** Description of the task **
Can you copy each of the items below word for word, keeping every line as it appears?

** Given data **
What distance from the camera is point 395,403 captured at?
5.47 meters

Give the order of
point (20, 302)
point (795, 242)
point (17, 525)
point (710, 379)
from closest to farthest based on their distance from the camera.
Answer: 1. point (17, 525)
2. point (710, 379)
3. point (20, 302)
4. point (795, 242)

** Answer to the problem **
What distance from the camera is point 395,403 captured at?
5.47 meters

Give the order of
point (20, 302)
point (795, 242)
point (17, 525)
point (710, 379)
from closest to farthest based on their distance from the camera.
Answer: 1. point (17, 525)
2. point (710, 379)
3. point (20, 302)
4. point (795, 242)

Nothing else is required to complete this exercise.